═════ PASSAGE SHOWN
Purpose of the Study:

  • To explore the efficacy of combining vegetation indices and novel 3D texture features for winter oilseed rape LAI estimation.
  • To evaluate the performance of Support Vector Machine (SVM), Backpropagation Neural Network (BPNN), and Extreme Gradient Boosting (XGBoost) models.
  • To develop an accurate and reliable method for UAV-based LAI monitoring in precision agriculture.

Main Methods:

  • Field experiments collected winter oilseed rape ground truth LAI and UAV multispectral data over two years.
  • Vegetation indices and canopy texture features were extracted; novel 3D texture indices were generated using a correlation matrix.
  • Significant variables were selected and input into SVM, BPNN, and XGBoost models for LAI estimation.

Main Results:

  • Most vegetation indices and texture features showed significant correlations with LAI (p < 0.05).
  • The 3D texture index NDTTI demonstrated the highest individual correlation with LAI (R = 0.725).
  • The XGBoost model integrating vegetation indices, texture features, and 3D texture indices achieved the highest accuracy (R² = 0.882, RMSE = 0.204).

Conclusions:

  • Combining diverse spectral and spatial features significantly improves winter oilseed rape LAI estimation accuracy.
  • The developed methodology provides an effective approach for UAV-based multispectral LAI monitoring.
  • This research supports scientific and technical advancements in precision agriculture management.
══════════
═════ INFORMATION
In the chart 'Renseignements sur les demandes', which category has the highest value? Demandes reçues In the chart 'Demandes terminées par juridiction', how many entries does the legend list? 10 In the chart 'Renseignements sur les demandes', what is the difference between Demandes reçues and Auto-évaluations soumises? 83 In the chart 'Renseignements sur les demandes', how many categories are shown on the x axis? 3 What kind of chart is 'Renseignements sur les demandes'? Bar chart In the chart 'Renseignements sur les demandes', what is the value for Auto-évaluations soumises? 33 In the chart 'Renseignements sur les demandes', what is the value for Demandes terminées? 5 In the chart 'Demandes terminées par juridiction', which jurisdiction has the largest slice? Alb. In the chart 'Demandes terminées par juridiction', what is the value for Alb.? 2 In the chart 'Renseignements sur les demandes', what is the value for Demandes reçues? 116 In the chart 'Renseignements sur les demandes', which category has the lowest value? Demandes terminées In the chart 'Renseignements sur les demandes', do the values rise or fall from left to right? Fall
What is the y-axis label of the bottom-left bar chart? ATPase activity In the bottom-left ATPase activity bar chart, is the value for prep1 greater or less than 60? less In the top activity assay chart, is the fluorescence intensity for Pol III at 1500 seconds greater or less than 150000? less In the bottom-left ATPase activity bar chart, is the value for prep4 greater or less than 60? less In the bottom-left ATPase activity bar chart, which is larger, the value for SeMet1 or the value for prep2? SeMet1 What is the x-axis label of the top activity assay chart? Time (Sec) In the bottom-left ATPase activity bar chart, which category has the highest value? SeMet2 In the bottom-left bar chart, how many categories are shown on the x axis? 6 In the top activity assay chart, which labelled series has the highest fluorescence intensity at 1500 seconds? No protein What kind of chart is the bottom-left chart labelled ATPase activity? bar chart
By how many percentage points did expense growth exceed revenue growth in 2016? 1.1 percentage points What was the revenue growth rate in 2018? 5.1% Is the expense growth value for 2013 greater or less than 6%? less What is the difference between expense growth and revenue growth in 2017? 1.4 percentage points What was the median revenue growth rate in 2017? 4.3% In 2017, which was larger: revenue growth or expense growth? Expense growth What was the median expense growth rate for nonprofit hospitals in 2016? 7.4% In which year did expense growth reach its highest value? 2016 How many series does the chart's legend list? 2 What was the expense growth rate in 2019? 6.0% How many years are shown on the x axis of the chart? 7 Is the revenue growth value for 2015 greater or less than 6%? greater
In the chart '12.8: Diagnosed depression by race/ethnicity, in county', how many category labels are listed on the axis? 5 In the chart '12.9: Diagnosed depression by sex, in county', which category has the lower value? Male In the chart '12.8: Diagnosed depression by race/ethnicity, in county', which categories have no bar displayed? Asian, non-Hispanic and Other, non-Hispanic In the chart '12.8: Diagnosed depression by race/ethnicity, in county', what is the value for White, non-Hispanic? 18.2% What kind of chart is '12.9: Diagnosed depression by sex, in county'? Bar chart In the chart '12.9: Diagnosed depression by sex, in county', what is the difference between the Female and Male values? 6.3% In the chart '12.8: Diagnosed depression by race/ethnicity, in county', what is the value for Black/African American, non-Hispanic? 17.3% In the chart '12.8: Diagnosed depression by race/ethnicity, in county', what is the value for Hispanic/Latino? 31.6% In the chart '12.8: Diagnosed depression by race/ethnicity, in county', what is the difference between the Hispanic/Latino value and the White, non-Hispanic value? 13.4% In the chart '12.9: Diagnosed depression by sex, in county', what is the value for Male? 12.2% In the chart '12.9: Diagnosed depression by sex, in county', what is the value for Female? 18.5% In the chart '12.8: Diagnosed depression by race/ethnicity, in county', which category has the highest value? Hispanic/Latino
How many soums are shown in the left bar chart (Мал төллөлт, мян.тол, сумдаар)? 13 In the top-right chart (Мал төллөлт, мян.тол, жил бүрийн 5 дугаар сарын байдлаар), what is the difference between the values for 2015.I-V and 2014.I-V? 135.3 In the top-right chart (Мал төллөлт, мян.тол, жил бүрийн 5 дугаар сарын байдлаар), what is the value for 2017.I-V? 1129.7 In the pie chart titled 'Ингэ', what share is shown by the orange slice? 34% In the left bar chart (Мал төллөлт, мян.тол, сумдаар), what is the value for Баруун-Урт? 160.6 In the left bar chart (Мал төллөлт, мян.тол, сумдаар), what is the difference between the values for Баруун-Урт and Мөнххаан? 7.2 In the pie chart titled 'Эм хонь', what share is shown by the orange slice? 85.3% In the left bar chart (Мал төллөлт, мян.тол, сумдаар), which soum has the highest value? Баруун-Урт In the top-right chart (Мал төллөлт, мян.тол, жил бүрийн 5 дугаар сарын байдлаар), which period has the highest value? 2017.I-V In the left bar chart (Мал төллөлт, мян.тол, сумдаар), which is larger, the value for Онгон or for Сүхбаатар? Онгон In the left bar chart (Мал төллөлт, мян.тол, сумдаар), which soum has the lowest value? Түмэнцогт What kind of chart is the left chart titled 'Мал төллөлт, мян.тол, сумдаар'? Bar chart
══════════
## USING THE INFORMATION
- a) According to the study summary, which 3D texture index had the highest individual correlation with LAI?
- b) For each statement, say whether it agrees with the study summary, and quote the words that decide it. (i) The field experiments gathered UAV multispectral data over three years. (ii) The XGBoost model that combined vegetation indices, texture features, and 3D texture indices gave the highest accuracy. (iii) Only a few vegetation indices showed a significant correlation with LAI.
Answer using the study summary alone, not the listing.

## ANSWER SECTION
- a) NDTTI, with R = 0.725.

- b)
(i) No: "over two years."
(ii) Yes: "The XGBoost model integrating vegetation indices, texture features, and 3D texture indices achieved the highest accuracy (R² = 0.882, RMSE = 0.204)."
(iii) No: "Most vegetation indices and texture features showed significant correlations with LAI (p < 0.05)."